** Records for this task follows **

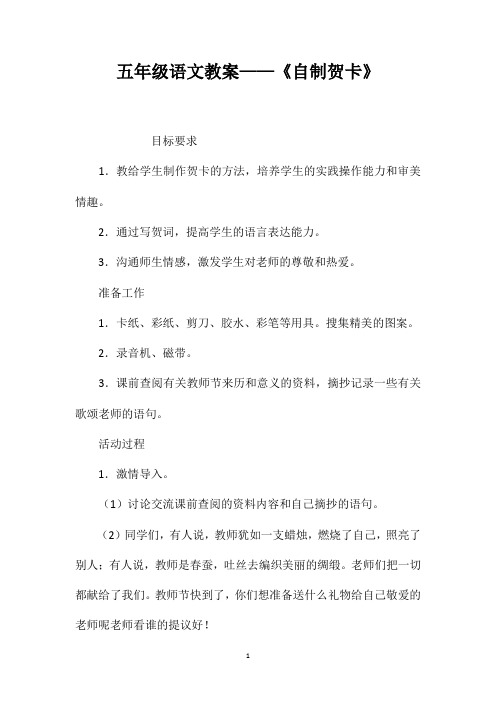 五年级语文教案——《自制贺卡》

目标要求

1．教给学生制作贺卡的方法，培养学生的实践操作能力和审美情趣。

2．通过写贺词，提高学生的语言表达能力。

3．沟通师生情感，激发学生对老师的尊敬和热爱。

准备工作

1．卡纸、彩纸、剪刀、胶水、彩笔等用具。搜集精美的图案。

2．录音机、磁带。

3．课前查阅有关教师节来历和意义的资料，摘抄记录一些有关歌颂老师的语句。

活动过程

1．激情导入。

（1）讨论交流课前查阅的资料内容和自己摘抄的语句。

（2）同学们，有人说，教师犹如一支蜡烛，燃烧了自己，照亮了别人；有人说，教师是春蚕，吐丝去编织美丽的绸缎。老师们把一切都献给了我们。教师节快到了，你们想准备送什么礼物给自己敬爱的老师呢老师看谁的提议好！

1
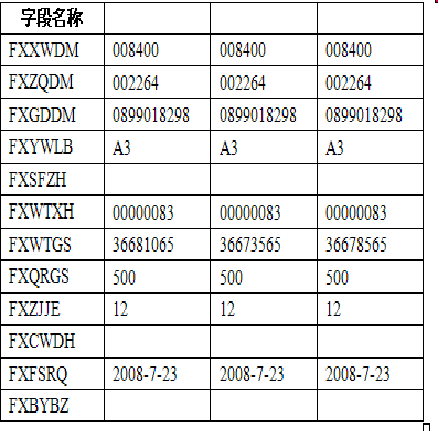 | 字段名称 | | | |
|---|---|---|---|
| FXXWDM | 008400 | 008400 | 008400 |
| FXZQDM | 002264 | 002264 | 002264 |
| FXGDDM | 0899018298 | 0899018298 | 0899018298 |
| FXYWLB | A3 | A3 | A3 |
| FXSFZH | | | |
| FXWTXH | 00000083 | 00000083 | 00000083 |
| FXWTGS | 36681065 | 36673565 | 36678565 |
| FXQRGS | 500 | 500 | 500 |
| FXZJJE | 12 | 12 | 12 |
| FXCWDH | | | |
| FXFSRQ | 2008-7-23 | 2008-7-23 | 2008-7-23 |
| FXBYBZ | | | |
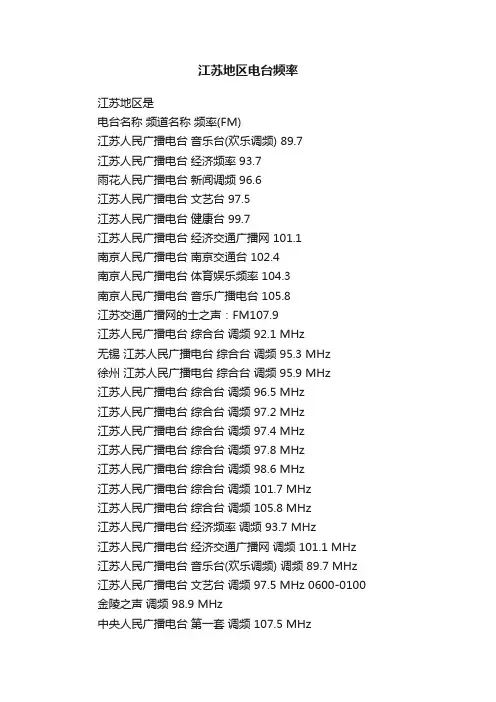 江苏地区电台频率

江苏地区是
电台名称 频道名称 频率(FM)
江苏人民广播电台 音乐台(欢乐调频) 89.7
江苏人民广播电台 经济频率 93.7
雨花人民广播电台 新闻调频 96.6
江苏人民广播电台 文艺台 97.5
江苏人民广播电台 健康台 99.7
江苏人民广播电台 经济交通广播网 101.1
南京人民广播电台 南京交通台 102.4
南京人民广播电台 体育娱乐频率 104.3
南京人民广播电台 音乐广播电台 105.8
江苏交通广播网的士之声：FM107.9
江苏人民广播电台 综合台 调频 92.1 MHz
无锡 江苏人民广播电台 综合台 调频 95.3 MHz
徐州 江苏人民广播电台 综合台 调频 95.9 MHz
江苏人民广播电台 综合台 调频 96.5 MHz
江苏人民广播电台 综合台 调频 97.2 MHz
江苏人民广播电台 综合台 调频 97.4 MHz
江苏人民广播电台 综合台 调频 97.8 MHz
江苏人民广播电台 综合台 调频 98.6 MHz
江苏人民广播电台 综合台 调频 101.7 MHz
江苏人民广播电台 综合台 调频 105.8 MHz
江苏人民广播电台 经济频率 调频 93.7 MHz
江苏人民广播电台 经济交通广播网 调频 101.1 MHz
江苏人民广播电台 音乐台(欢乐调频) 调频 89.7 MHz
江苏人民广播电台 文艺台 调频 97.5 MHz 0600-0100
金陵之声 调频 98.9 MHz
中央人民广播电台 第一套 调频 107.5 MHz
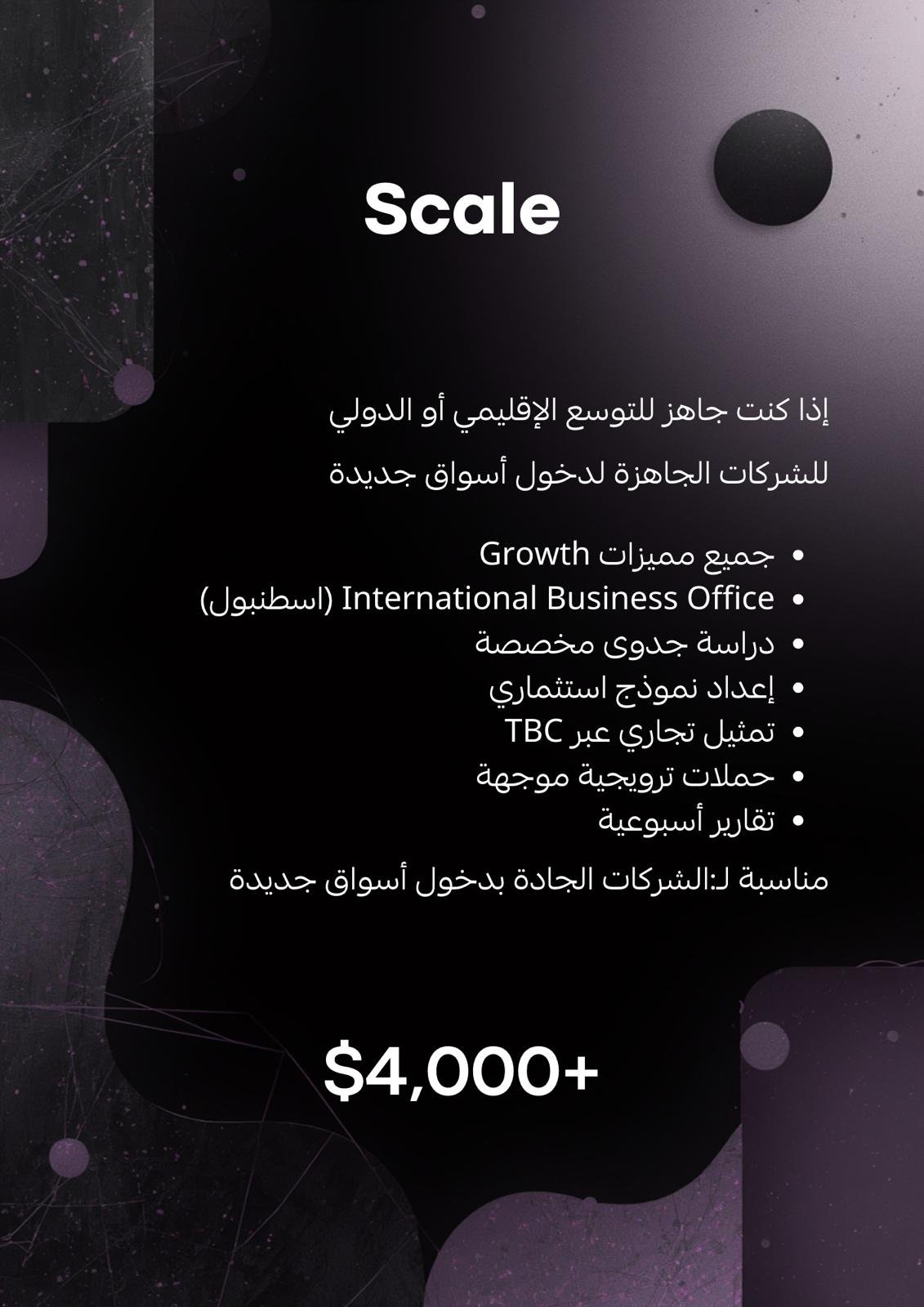 Scale

إذا كنت جاهز للتوسع الإقليمي أو الدولي

للشركات الجاهزة لدخول أسواق جديدة

• جميع مميزات Growth
• International Business Office (اسطنبول)
• دراسة جدوى مخصصة
• إعداد نموذج استثماري
• تمثيل تجاري عبر TBC
• حملات ترويجية موجهة
• تقارير أسبوعية

مناسبة لـ:الشركات الجادة بدخول أسواق جديدة

$4,000+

** End of Records for this task **

Excluding every picture, write out each record word for word.

> Finished task
 五年级语文教案——《自制贺卡》

目标要求

1．教给学生制作贺卡的方法，培养学生的实践操作能力和审美情趣。

2．通过写贺词，提高学生的语言表达能力。

3．沟通师生情感，激发学生对老师的尊敬和热爱。

准备工作

1．卡纸、彩纸、剪刀、胶水、彩笔等用具。搜集精美的图案。

2．录音机、磁带。

3．课前查阅有关教师节来历和意义的资料，摘抄记录一些有关歌颂老师的语句。

活动过程

1．激情导入。

（1）讨论交流课前查阅的资料内容和自己摘抄的语句。

（2）同学们，有人说，教师犹如一支蜡烛，燃烧了自己，照亮了别人；有人说，教师是春蚕，吐丝去编织美丽的绸缎。老师们把一切都献给了我们。教师节快到了，你们想准备送什么礼物给自己敬爱的老师呢老师看谁的提议好！

1
 | 字段名称 | | | |
|---|---|---|---|
| FXXWDM | 008400 | 008400 | 008400 |
| FXZQDM | 002264 | 002264 | 002264 |
| FXGDDM | 0899018298 | 0899018298 | 0899018298 |
| FXYWLB | A3 | A3 | A3 |
| FXSFZH | | | |
| FXWTXH | 00000083 | 00000083 | 00000083 |
| FXWTGS | 36681065 | 36673565 | 36678565 |
| FXQRGS | 500 | 500 | 500 |
| FXZJJE | 12 | 12 | 12 |
| FXCWDH | | | |
| FXFSRQ | 2008-7-23 | 2008-7-23 | 2008-7-23 |
| FXBYBZ | | | |
 江苏地区电台频率

江苏地区是
电台名称 频道名称 频率(FM)
江苏人民广播电台 音乐台(欢乐调频) 89.7
江苏人民广播电台 经济频率 93.7
雨花人民广播电台 新闻调频 96.6
江苏人民广播电台 文艺台 97.5
江苏人民广播电台 健康台 99.7
江苏人民广播电台 经济交通广播网 101.1
南京人民广播电台 南京交通台 102.4
南京人民广播电台 体育娱乐频率 104.3
南京人民广播电台 音乐广播电台 105.8
江苏交通广播网的士之声：FM107.9
江苏人民广播电台 综合台 调频 92.1 MHz
无锡 江苏人民广播电台 综合台 调频 95.3 MHz
徐州 江苏人民广播电台 综合台 调频 95.9 MHz
江苏人民广播电台 综合台 调频 96.5 MHz
江苏人民广播电台 综合台 调频 97.2 MHz
江苏人民广播电台 综合台 调频 97.4 MHz
江苏人民广播电台 综合台 调频 97.8 MHz
江苏人民广播电台 综合台 调频 98.6 MHz
江苏人民广播电台 综合台 调频 101.7 MHz
江苏人民广播电台 综合台 调频 105.8 MHz
江苏人民广播电台 经济频率 调频 93.7 MHz
江苏人民广播电台 经济交通广播网 调频 101.1 MHz
江苏人民广播电台 音乐台(欢乐调频) 调频 89.7 MHz
江苏人民广播电台 文艺台 调频 97.5 MHz 0600-0100
金陵之声 调频 98.9 MHz
中央人民广播电台 第一套 调频 107.5 MHz
 Scale

إذا كنت جاهز للتوسع الإقليمي أو الدولي

للشركات الجاهزة لدخول أسواق جديدة

• جميع مميزات Growth
• International Business Office (اسطنبول)
• دراسة جدوى مخصصة
• إعداد نموذج استثماري
• تمثيل تجاري عبر TBC
• حملات ترويجية موجهة
• تقارير أسبوعية

مناسبة لـ:الشركات الجادة بدخول أسواق جديدة

$4,000+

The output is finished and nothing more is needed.